Dynamic Positron Emission Tomography (dPET) imaging and Time-Activity Curve (TAC) analyses are essential for understanding and quantifying the biodistribution of radiopharmaceuticals over time and space. Traditional compartmental modeling, while foundational, commonly struggles to fully capture the complexities of biological systems, including non-linear dynamics and variability. This study introduces an innovative data-driven neural network-based framework, inspired by Reaction Diffusion systems, designed to address these limitations. Our approach, which adaptively fits TACs from dPET, enables the direct calibration of diffusion coefficients and reaction terms from observed data, offering significant improvements in predictive accuracy and robustness over traditional methods, especially in complex biological scenarios. By more accurately modeling the spatio-temporal dynamics of radiopharmaceuticals, our method advances modeling of pharmacokinetic and pharmacodynamic processes, enabling new possibilities in quantitative nuclear medicine.

Figures (5)

• Figure 1: Dynamic liver images captured at eight distinct time points.
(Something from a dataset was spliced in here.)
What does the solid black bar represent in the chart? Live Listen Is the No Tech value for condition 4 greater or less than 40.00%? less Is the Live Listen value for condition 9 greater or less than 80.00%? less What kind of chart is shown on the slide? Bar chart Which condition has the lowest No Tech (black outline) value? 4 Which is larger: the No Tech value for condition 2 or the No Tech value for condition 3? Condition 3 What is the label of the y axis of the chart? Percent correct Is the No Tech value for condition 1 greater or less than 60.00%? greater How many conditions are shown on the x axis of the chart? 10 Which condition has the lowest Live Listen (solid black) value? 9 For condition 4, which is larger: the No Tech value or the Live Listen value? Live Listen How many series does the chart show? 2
• Figure 2: The average of the TAC curve over the liver, along with its standard deviation. Data is fitted using a three-tissue compartment model (3TCM) based on the early 6 time frames.
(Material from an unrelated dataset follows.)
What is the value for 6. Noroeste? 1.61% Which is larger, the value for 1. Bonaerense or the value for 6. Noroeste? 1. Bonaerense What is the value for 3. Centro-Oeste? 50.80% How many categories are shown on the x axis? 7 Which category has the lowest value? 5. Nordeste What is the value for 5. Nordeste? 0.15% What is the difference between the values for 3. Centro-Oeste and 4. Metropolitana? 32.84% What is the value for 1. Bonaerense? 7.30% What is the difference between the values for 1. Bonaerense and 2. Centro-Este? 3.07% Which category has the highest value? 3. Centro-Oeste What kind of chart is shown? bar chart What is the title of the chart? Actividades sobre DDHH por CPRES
• Figure 3: The reaction diffusion network architecture: An opening layer takes the input image into a higher embedded dimension, where a reaction diffusion network with learned diffusivity and reaction operates. In the example above, 3 channels are utilized to open the image.
• Figure 4: A selected slice of one of the patients, showcasing the latest time points predicted by our proposed model versus the 3TCM and the original images.
• Figure 5: Predicted vs. actual [18F]DCFPyL concentrations over time in 3 patients. Training data are shown with solid markers, test data with hollow markers. Predictions from the reaction diffusion model and traditional 3TCM are compared with original test. Trend lines connect data points, showing our model's enhanced accuracy in capturing distribution dynamics.